A few weeks ago, I logged on to VOCAT for the first time, and as watched the video of a student’s rehearsal for their presentation, I was surprised to hear my own voice. I was sitting near the camera, and focused on the students as they went through their Powerpoint slides. Maybe because the camera was pointed towards them, at the time of the recording I was unaware that I was also recording myself.
And this made for a kind of unexpected self-assessment, along with the student assessment I was prepared to do. I’ve often wondered if my voice is too low, if I repeat myself too much, if what I’m saying makes any sense, if what I’m saying is more helpful than confusing to my students. And I realized, listening to myself talk to a student on the VOCAT video, that I’ve spent six years of graduate school trying to get better at absorbing what I read, and better at writing clearly. But I haven’t put any sustained or rigorous effort into getting better at speaking.
For me, the VOCAT incident, the unexpected switch of the assessment tool back on the assessor, made me realize how alone I have felt with this part of teaching. The first day of your adjunct job: the door shuts behind you, it is just you and students. A professor visits my class for one session during the semester, sometimes they don’t stay for the whole class. Their written assessment is usually generous and they’ve all talked with me after the class to offer encouragement and the wisdom of their experience. But, you know, the rest of the time, it is just you in there. Talking and talking. Wondering if the students are falling asleep because they’ve just eaten lunch, or is it the lulling drone of my voice? I know there are books and articles out there I could be reading on how to effectively engage a class. And I’ve sat in on other professor’s classes to see what I pick up from the way they engage a class. George Shulman at NYU Gallatin showed me how effective it is to value every student’s contribution, repeating it, rephrasing it, writing it on the board. Heidi Kruger at the New School held me spellbound with her intense, low whisper. Sekou Sundiata at the New School moved around the class like we were the orchestra and he was conducting us.

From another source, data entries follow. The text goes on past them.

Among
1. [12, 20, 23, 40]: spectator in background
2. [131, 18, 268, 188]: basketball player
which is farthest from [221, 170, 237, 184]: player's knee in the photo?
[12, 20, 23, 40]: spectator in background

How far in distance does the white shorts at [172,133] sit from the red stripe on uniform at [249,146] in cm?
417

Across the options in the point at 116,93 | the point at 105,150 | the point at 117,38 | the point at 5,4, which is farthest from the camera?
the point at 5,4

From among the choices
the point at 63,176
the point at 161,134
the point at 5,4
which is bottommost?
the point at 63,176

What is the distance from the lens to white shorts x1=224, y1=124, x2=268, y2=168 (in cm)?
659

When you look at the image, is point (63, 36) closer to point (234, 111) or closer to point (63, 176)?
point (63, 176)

But, what works for me, and for my students, on this particular subject? I hadn’t really focused on that so much. Which is weird, given how, you know, important oral communication skills are in teaching. Should the VOCAT assessment tool be turned on teachers? Well, I wouldn’t volunteer. But, when confronted with it, I thought it showed me some things that I should be aware of.
This brings me to the connection between writing and speaking. At the recent WAC conference, several people brought up the fact that writing often, in different forms, helps people become better writers. Speaking about writing also improves writing. We talk about students ‘finding their own voice.’ One impediment to that might be that students are reading authors whose voices are quite different than their own. Often when I’m working with students on their presentation, I’ll ask them to summarize or draw a conclusion from their research. They articulate clear, original, logically organized claims aloud. But, when it comes to the formal work, they leave this out. Why? The answer I’ve heard more than once was, “But, that is just my opinion.”
What I want students to do, what I’ve heard other teachers say they want students to do, is enter a conversation with the authors they cite. What I’ve seen happen too often is a student articulating their own view, then summarizing an author’s view, using the author’s own style. How can we yoke them together?
One possible way might be to value thought when it is articulated aloud, not just in print. And one way to do this might be to film it, to actually turn the light and focus on recording speaking a thought, the way writing records a thought.
At the WAC meeting, Thomas Meechum and Karen Gregory’s documentary about the writing process in professor Michele Pacht’s class showed students responding to questions about their opinions about graffiti. I wondered if the heightened attention of the camera on the spoken thoughts helped the students to value their thoughts enough to commit them to print. I wonder if I should review the recording of my voice, talking to my students, as many times as I am reviewing the drafts of my dissertation proposal. I kind of think I should.